Both ASTM G93/G93M-19 and CGA G-4.1 go into great detail to describe the nature and severity of the risk. Similarly, both identify the solution as precision cleaning. Because of the differing natures of the systems that face the risk of oxygen fires, no single method can be applied as a common solution. There are several aqueous and solvent-based cleaning methods called out in both sets of guidelines. Additionally, both documents detail the advantages and disadvantages of various methods. Environmental concerns have added to the complexity, requiring the need to develop eco-friendly alternative solutions that still achieve the intended results.

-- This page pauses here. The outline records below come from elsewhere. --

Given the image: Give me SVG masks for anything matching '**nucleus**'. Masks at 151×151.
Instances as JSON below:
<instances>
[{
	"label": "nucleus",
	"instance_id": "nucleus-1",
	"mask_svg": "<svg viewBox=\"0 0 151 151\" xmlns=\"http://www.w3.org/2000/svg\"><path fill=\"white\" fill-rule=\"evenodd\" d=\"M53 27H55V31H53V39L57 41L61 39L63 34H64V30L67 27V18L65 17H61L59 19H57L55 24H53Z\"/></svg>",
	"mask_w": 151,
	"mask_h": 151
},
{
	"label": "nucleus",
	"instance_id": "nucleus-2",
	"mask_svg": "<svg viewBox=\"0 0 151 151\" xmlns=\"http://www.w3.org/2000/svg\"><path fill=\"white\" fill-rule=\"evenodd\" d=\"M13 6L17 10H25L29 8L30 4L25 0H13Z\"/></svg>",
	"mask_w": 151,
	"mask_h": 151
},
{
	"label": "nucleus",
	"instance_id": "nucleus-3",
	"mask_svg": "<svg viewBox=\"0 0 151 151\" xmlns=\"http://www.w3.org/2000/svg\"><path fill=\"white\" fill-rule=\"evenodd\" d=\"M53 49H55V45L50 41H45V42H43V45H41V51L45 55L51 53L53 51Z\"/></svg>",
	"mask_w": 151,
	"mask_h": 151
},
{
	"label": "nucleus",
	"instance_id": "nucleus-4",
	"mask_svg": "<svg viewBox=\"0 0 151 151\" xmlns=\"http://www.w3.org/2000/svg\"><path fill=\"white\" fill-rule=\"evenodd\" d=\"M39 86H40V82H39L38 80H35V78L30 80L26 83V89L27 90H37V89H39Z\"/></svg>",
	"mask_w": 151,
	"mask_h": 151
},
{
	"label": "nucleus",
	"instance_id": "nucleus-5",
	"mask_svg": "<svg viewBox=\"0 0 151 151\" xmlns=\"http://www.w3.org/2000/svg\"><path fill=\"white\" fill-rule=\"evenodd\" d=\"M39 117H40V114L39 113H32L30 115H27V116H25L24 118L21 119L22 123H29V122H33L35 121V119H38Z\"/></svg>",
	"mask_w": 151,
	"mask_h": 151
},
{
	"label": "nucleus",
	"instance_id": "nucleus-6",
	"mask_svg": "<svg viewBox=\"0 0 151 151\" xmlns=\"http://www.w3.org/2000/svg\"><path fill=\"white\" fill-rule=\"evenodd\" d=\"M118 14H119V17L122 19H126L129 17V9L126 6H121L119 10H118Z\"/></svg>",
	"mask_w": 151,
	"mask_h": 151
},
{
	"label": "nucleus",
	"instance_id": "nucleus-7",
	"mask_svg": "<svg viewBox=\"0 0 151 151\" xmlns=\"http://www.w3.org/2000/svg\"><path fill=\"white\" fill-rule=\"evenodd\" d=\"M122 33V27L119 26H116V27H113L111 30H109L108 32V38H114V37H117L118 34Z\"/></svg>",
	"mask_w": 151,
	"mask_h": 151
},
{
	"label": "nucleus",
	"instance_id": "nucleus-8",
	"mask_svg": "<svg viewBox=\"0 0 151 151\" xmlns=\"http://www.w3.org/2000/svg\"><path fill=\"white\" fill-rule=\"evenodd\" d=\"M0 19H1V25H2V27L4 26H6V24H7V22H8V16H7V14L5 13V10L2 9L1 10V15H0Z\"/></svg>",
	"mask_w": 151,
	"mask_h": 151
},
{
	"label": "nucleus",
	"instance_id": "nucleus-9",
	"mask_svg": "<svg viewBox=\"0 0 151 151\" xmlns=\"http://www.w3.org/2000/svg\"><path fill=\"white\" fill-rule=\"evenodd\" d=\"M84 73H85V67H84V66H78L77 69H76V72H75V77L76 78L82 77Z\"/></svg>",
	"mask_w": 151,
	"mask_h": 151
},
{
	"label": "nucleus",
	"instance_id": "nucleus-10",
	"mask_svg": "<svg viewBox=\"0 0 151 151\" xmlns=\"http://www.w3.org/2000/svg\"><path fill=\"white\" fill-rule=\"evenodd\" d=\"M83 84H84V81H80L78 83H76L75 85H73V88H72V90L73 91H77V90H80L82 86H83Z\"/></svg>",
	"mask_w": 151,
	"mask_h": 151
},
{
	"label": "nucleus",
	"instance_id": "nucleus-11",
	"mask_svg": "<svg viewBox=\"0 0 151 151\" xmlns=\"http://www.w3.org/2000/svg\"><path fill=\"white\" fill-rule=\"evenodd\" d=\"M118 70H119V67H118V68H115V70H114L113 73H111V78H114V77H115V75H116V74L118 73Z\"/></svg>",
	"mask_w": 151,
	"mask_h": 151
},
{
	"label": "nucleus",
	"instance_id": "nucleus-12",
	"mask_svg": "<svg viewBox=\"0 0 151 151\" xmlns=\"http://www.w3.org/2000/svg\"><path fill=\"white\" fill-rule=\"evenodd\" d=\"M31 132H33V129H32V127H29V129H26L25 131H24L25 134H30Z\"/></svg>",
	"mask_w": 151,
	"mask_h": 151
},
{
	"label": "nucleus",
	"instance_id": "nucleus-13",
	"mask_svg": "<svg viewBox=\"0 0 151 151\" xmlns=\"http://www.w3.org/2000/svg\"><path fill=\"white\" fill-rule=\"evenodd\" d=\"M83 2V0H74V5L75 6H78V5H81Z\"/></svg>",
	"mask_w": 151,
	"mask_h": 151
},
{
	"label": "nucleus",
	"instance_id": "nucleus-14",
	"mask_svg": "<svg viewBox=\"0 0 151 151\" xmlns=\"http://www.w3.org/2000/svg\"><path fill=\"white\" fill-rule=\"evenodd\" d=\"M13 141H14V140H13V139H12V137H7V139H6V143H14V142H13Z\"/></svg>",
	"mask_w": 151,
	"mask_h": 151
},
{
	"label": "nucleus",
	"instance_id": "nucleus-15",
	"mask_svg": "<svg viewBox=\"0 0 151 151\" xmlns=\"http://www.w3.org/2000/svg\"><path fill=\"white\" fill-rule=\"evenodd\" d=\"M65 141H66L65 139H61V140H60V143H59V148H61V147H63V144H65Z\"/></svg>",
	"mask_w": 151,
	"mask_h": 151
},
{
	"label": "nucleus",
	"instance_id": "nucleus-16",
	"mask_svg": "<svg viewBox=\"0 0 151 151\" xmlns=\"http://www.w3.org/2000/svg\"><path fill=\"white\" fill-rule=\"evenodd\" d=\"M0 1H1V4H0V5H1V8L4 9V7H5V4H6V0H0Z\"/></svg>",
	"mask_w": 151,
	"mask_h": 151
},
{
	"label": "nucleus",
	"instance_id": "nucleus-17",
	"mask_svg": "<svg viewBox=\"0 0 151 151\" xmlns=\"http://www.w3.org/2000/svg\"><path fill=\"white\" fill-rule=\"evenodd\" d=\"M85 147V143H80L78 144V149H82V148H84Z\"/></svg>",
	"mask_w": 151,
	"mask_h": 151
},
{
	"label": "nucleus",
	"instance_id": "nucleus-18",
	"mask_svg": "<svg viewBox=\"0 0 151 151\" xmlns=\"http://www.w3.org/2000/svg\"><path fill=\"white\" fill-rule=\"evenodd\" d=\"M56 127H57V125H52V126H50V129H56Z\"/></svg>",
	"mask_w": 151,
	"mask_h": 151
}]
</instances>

Acknowledging the differences in systems that may have identical purposes, the standards allow for a level of interpretation. Saying that a system “requires cleaning per CGA G-4.1 or ASTM G93” is insufficient and surprisingly un-specific. A reputable precision cleaner will work with the system owner to: define the cleanliness standard, determine what the contamination is, and determine the material, substrate, finish and other aspects of the component to be cleaned. This “Cleaning Triangle” will give the information needed regarding the combination of operating conditions and application as well as the pressure, temperature, concentration and volume of the oxygen-enriched gas moving within the system. Only then can the best cleaning method be determined. Failure to get these answers can result in an insufficient cleaning or the wrong type of cleaning. In the worst case, the process can set up conditions for an oxygen fire.

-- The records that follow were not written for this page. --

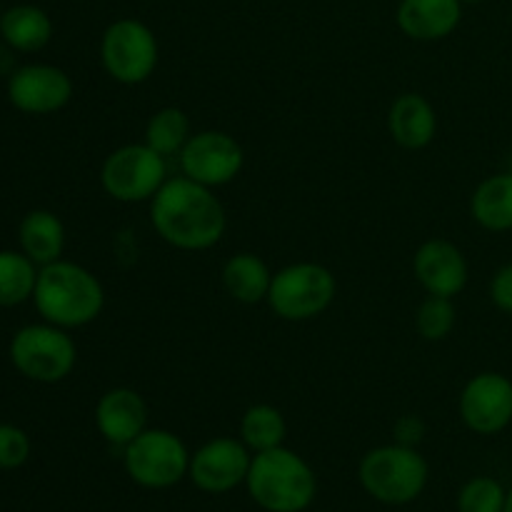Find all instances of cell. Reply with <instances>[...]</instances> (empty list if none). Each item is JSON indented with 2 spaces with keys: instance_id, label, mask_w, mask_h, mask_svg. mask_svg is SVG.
Segmentation results:
<instances>
[{
  "instance_id": "cell-1",
  "label": "cell",
  "mask_w": 512,
  "mask_h": 512,
  "mask_svg": "<svg viewBox=\"0 0 512 512\" xmlns=\"http://www.w3.org/2000/svg\"><path fill=\"white\" fill-rule=\"evenodd\" d=\"M150 225L173 248L200 253L223 240L228 215L213 188L178 175L165 180L150 200Z\"/></svg>"
},
{
  "instance_id": "cell-2",
  "label": "cell",
  "mask_w": 512,
  "mask_h": 512,
  "mask_svg": "<svg viewBox=\"0 0 512 512\" xmlns=\"http://www.w3.org/2000/svg\"><path fill=\"white\" fill-rule=\"evenodd\" d=\"M33 305L45 323L65 330L85 328L103 313L105 290L98 275L60 258L38 270Z\"/></svg>"
},
{
  "instance_id": "cell-3",
  "label": "cell",
  "mask_w": 512,
  "mask_h": 512,
  "mask_svg": "<svg viewBox=\"0 0 512 512\" xmlns=\"http://www.w3.org/2000/svg\"><path fill=\"white\" fill-rule=\"evenodd\" d=\"M245 488L263 510L303 512L318 495V475L295 450L280 445L253 455Z\"/></svg>"
},
{
  "instance_id": "cell-4",
  "label": "cell",
  "mask_w": 512,
  "mask_h": 512,
  "mask_svg": "<svg viewBox=\"0 0 512 512\" xmlns=\"http://www.w3.org/2000/svg\"><path fill=\"white\" fill-rule=\"evenodd\" d=\"M428 473V463L418 448L400 443L368 450L358 465L365 493L385 505H408L420 498L428 485Z\"/></svg>"
},
{
  "instance_id": "cell-5",
  "label": "cell",
  "mask_w": 512,
  "mask_h": 512,
  "mask_svg": "<svg viewBox=\"0 0 512 512\" xmlns=\"http://www.w3.org/2000/svg\"><path fill=\"white\" fill-rule=\"evenodd\" d=\"M335 295H338L335 275L325 265L303 260L273 273V285L265 303L280 320L305 323L323 315L333 305Z\"/></svg>"
},
{
  "instance_id": "cell-6",
  "label": "cell",
  "mask_w": 512,
  "mask_h": 512,
  "mask_svg": "<svg viewBox=\"0 0 512 512\" xmlns=\"http://www.w3.org/2000/svg\"><path fill=\"white\" fill-rule=\"evenodd\" d=\"M10 363L23 378L53 385L68 378L78 363V348L68 330L53 323H33L10 338Z\"/></svg>"
},
{
  "instance_id": "cell-7",
  "label": "cell",
  "mask_w": 512,
  "mask_h": 512,
  "mask_svg": "<svg viewBox=\"0 0 512 512\" xmlns=\"http://www.w3.org/2000/svg\"><path fill=\"white\" fill-rule=\"evenodd\" d=\"M168 180V158L148 143H128L108 153L100 165V185L118 203H150Z\"/></svg>"
},
{
  "instance_id": "cell-8",
  "label": "cell",
  "mask_w": 512,
  "mask_h": 512,
  "mask_svg": "<svg viewBox=\"0 0 512 512\" xmlns=\"http://www.w3.org/2000/svg\"><path fill=\"white\" fill-rule=\"evenodd\" d=\"M125 473L135 485L165 490L188 475L190 453L183 440L163 428H145L123 448Z\"/></svg>"
},
{
  "instance_id": "cell-9",
  "label": "cell",
  "mask_w": 512,
  "mask_h": 512,
  "mask_svg": "<svg viewBox=\"0 0 512 512\" xmlns=\"http://www.w3.org/2000/svg\"><path fill=\"white\" fill-rule=\"evenodd\" d=\"M158 58V38L143 20H115L100 38V63L120 85L145 83L158 68Z\"/></svg>"
},
{
  "instance_id": "cell-10",
  "label": "cell",
  "mask_w": 512,
  "mask_h": 512,
  "mask_svg": "<svg viewBox=\"0 0 512 512\" xmlns=\"http://www.w3.org/2000/svg\"><path fill=\"white\" fill-rule=\"evenodd\" d=\"M178 165L180 175L215 190L238 178L245 165V153L233 135L223 130H200L190 135L180 150Z\"/></svg>"
},
{
  "instance_id": "cell-11",
  "label": "cell",
  "mask_w": 512,
  "mask_h": 512,
  "mask_svg": "<svg viewBox=\"0 0 512 512\" xmlns=\"http://www.w3.org/2000/svg\"><path fill=\"white\" fill-rule=\"evenodd\" d=\"M458 413L473 433H503L512 423V380L495 370L473 375L458 398Z\"/></svg>"
},
{
  "instance_id": "cell-12",
  "label": "cell",
  "mask_w": 512,
  "mask_h": 512,
  "mask_svg": "<svg viewBox=\"0 0 512 512\" xmlns=\"http://www.w3.org/2000/svg\"><path fill=\"white\" fill-rule=\"evenodd\" d=\"M253 453L238 438H213L190 455L188 478L203 493L223 495L248 478Z\"/></svg>"
},
{
  "instance_id": "cell-13",
  "label": "cell",
  "mask_w": 512,
  "mask_h": 512,
  "mask_svg": "<svg viewBox=\"0 0 512 512\" xmlns=\"http://www.w3.org/2000/svg\"><path fill=\"white\" fill-rule=\"evenodd\" d=\"M73 98V80L58 65H20L8 78V100L25 115H50Z\"/></svg>"
},
{
  "instance_id": "cell-14",
  "label": "cell",
  "mask_w": 512,
  "mask_h": 512,
  "mask_svg": "<svg viewBox=\"0 0 512 512\" xmlns=\"http://www.w3.org/2000/svg\"><path fill=\"white\" fill-rule=\"evenodd\" d=\"M413 275L428 295L455 298L465 290L470 278L463 250L443 238L425 240L413 255Z\"/></svg>"
},
{
  "instance_id": "cell-15",
  "label": "cell",
  "mask_w": 512,
  "mask_h": 512,
  "mask_svg": "<svg viewBox=\"0 0 512 512\" xmlns=\"http://www.w3.org/2000/svg\"><path fill=\"white\" fill-rule=\"evenodd\" d=\"M95 428L115 448H125L148 428V403L133 388H110L95 405Z\"/></svg>"
},
{
  "instance_id": "cell-16",
  "label": "cell",
  "mask_w": 512,
  "mask_h": 512,
  "mask_svg": "<svg viewBox=\"0 0 512 512\" xmlns=\"http://www.w3.org/2000/svg\"><path fill=\"white\" fill-rule=\"evenodd\" d=\"M398 28L410 40H443L455 33L463 20V3L460 0H400Z\"/></svg>"
},
{
  "instance_id": "cell-17",
  "label": "cell",
  "mask_w": 512,
  "mask_h": 512,
  "mask_svg": "<svg viewBox=\"0 0 512 512\" xmlns=\"http://www.w3.org/2000/svg\"><path fill=\"white\" fill-rule=\"evenodd\" d=\"M388 130L400 148L423 150L438 135V113L425 95L403 93L390 103Z\"/></svg>"
},
{
  "instance_id": "cell-18",
  "label": "cell",
  "mask_w": 512,
  "mask_h": 512,
  "mask_svg": "<svg viewBox=\"0 0 512 512\" xmlns=\"http://www.w3.org/2000/svg\"><path fill=\"white\" fill-rule=\"evenodd\" d=\"M220 283L235 303L258 305L268 300L273 270L260 255L235 253L225 260L223 270H220Z\"/></svg>"
},
{
  "instance_id": "cell-19",
  "label": "cell",
  "mask_w": 512,
  "mask_h": 512,
  "mask_svg": "<svg viewBox=\"0 0 512 512\" xmlns=\"http://www.w3.org/2000/svg\"><path fill=\"white\" fill-rule=\"evenodd\" d=\"M20 250L33 260L38 268L63 258L65 225L50 210H30L18 225Z\"/></svg>"
},
{
  "instance_id": "cell-20",
  "label": "cell",
  "mask_w": 512,
  "mask_h": 512,
  "mask_svg": "<svg viewBox=\"0 0 512 512\" xmlns=\"http://www.w3.org/2000/svg\"><path fill=\"white\" fill-rule=\"evenodd\" d=\"M0 38L15 53H38L53 38V20L38 5H13L0 15Z\"/></svg>"
},
{
  "instance_id": "cell-21",
  "label": "cell",
  "mask_w": 512,
  "mask_h": 512,
  "mask_svg": "<svg viewBox=\"0 0 512 512\" xmlns=\"http://www.w3.org/2000/svg\"><path fill=\"white\" fill-rule=\"evenodd\" d=\"M470 215L488 233L512 230V170L490 175L473 190Z\"/></svg>"
},
{
  "instance_id": "cell-22",
  "label": "cell",
  "mask_w": 512,
  "mask_h": 512,
  "mask_svg": "<svg viewBox=\"0 0 512 512\" xmlns=\"http://www.w3.org/2000/svg\"><path fill=\"white\" fill-rule=\"evenodd\" d=\"M285 435H288V425L275 405L255 403L240 418V440L248 445L253 455L280 448L285 443Z\"/></svg>"
},
{
  "instance_id": "cell-23",
  "label": "cell",
  "mask_w": 512,
  "mask_h": 512,
  "mask_svg": "<svg viewBox=\"0 0 512 512\" xmlns=\"http://www.w3.org/2000/svg\"><path fill=\"white\" fill-rule=\"evenodd\" d=\"M38 270L23 250H0V308H15L33 300Z\"/></svg>"
},
{
  "instance_id": "cell-24",
  "label": "cell",
  "mask_w": 512,
  "mask_h": 512,
  "mask_svg": "<svg viewBox=\"0 0 512 512\" xmlns=\"http://www.w3.org/2000/svg\"><path fill=\"white\" fill-rule=\"evenodd\" d=\"M190 135H193L190 118L185 110L173 108V105L155 110L145 123V143L163 158H178Z\"/></svg>"
},
{
  "instance_id": "cell-25",
  "label": "cell",
  "mask_w": 512,
  "mask_h": 512,
  "mask_svg": "<svg viewBox=\"0 0 512 512\" xmlns=\"http://www.w3.org/2000/svg\"><path fill=\"white\" fill-rule=\"evenodd\" d=\"M455 313L453 298H440V295H428V298L420 303L418 313H415V328L430 343H438L445 340L455 328Z\"/></svg>"
},
{
  "instance_id": "cell-26",
  "label": "cell",
  "mask_w": 512,
  "mask_h": 512,
  "mask_svg": "<svg viewBox=\"0 0 512 512\" xmlns=\"http://www.w3.org/2000/svg\"><path fill=\"white\" fill-rule=\"evenodd\" d=\"M508 490L495 478L480 475L468 480L458 495V512H503Z\"/></svg>"
},
{
  "instance_id": "cell-27",
  "label": "cell",
  "mask_w": 512,
  "mask_h": 512,
  "mask_svg": "<svg viewBox=\"0 0 512 512\" xmlns=\"http://www.w3.org/2000/svg\"><path fill=\"white\" fill-rule=\"evenodd\" d=\"M30 458V438L23 428L0 423V468L15 470Z\"/></svg>"
},
{
  "instance_id": "cell-28",
  "label": "cell",
  "mask_w": 512,
  "mask_h": 512,
  "mask_svg": "<svg viewBox=\"0 0 512 512\" xmlns=\"http://www.w3.org/2000/svg\"><path fill=\"white\" fill-rule=\"evenodd\" d=\"M490 300L495 308L512 315V263L503 265L490 280Z\"/></svg>"
},
{
  "instance_id": "cell-29",
  "label": "cell",
  "mask_w": 512,
  "mask_h": 512,
  "mask_svg": "<svg viewBox=\"0 0 512 512\" xmlns=\"http://www.w3.org/2000/svg\"><path fill=\"white\" fill-rule=\"evenodd\" d=\"M393 433H395V443L408 445V448H415V445L423 440L425 423L418 418V415H403V418L395 423Z\"/></svg>"
},
{
  "instance_id": "cell-30",
  "label": "cell",
  "mask_w": 512,
  "mask_h": 512,
  "mask_svg": "<svg viewBox=\"0 0 512 512\" xmlns=\"http://www.w3.org/2000/svg\"><path fill=\"white\" fill-rule=\"evenodd\" d=\"M503 512H512V488L508 490V498H505V508Z\"/></svg>"
},
{
  "instance_id": "cell-31",
  "label": "cell",
  "mask_w": 512,
  "mask_h": 512,
  "mask_svg": "<svg viewBox=\"0 0 512 512\" xmlns=\"http://www.w3.org/2000/svg\"><path fill=\"white\" fill-rule=\"evenodd\" d=\"M463 5H475V3H483V0H460Z\"/></svg>"
},
{
  "instance_id": "cell-32",
  "label": "cell",
  "mask_w": 512,
  "mask_h": 512,
  "mask_svg": "<svg viewBox=\"0 0 512 512\" xmlns=\"http://www.w3.org/2000/svg\"><path fill=\"white\" fill-rule=\"evenodd\" d=\"M0 15H3V13H0Z\"/></svg>"
}]
</instances>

Systems with relatively low pressure and concentrations of oxygen may be safely cleaned for oxygen service without a special environment. They can be certified using qualitative visual means. However, components of systems with higher flow rates, pressures or oxygen concentrations, will require being precision cleaned and packaged within cleanrooms. Those cleanrooms must adhere to the strictest standards to prevent particulate or NVR contamination from being re-deposited on parts after precision cleaning. In most cases, an ISO 7 cleanroom (Class 10,000) will meet the needs, with no contaminants larger than 0.5µm present. But there are always cases where even more stringent measures are required.

Once cleaned, the components must be protected against recontamination with specific packaging materials and processes. Installing oxygen cleaned system components in non-clean environments can present significant challenges.  Such reassembly is ideally performed under carefully controlled environmental conditions. Over the years, Astro Pak’s engineers and technicians have worked through a multitude of challenging field installations and have developed a deep understanding of the requirements and processes that allow even large installations outdoors under less-than-optimal conditions to maintain the target cleanliness levels, ensuring safe operation.

Experience Makes the Difference

Because of the wide range of factors determining the proper method of cleaning a particular system, partnering with the right provider is critical. Owners need to rely on the experience and analysis of the vendor providing the service to identify the determining factors, perform the process correctly and achieve the desired results.  Astro Pak is very familiar with both ASTM G93/G93M-19 and CGA G-4.1 – even being referenced in the latter guide. Over the past 60 years, Astro Pak technicians have processed equipment ranging from small filters for ventilators up to large diameter piping and valves for liquid oxygen delivery systems serving the launch pads at Kennedy Space Center, giving them a depth of knowledge unmatched in industry.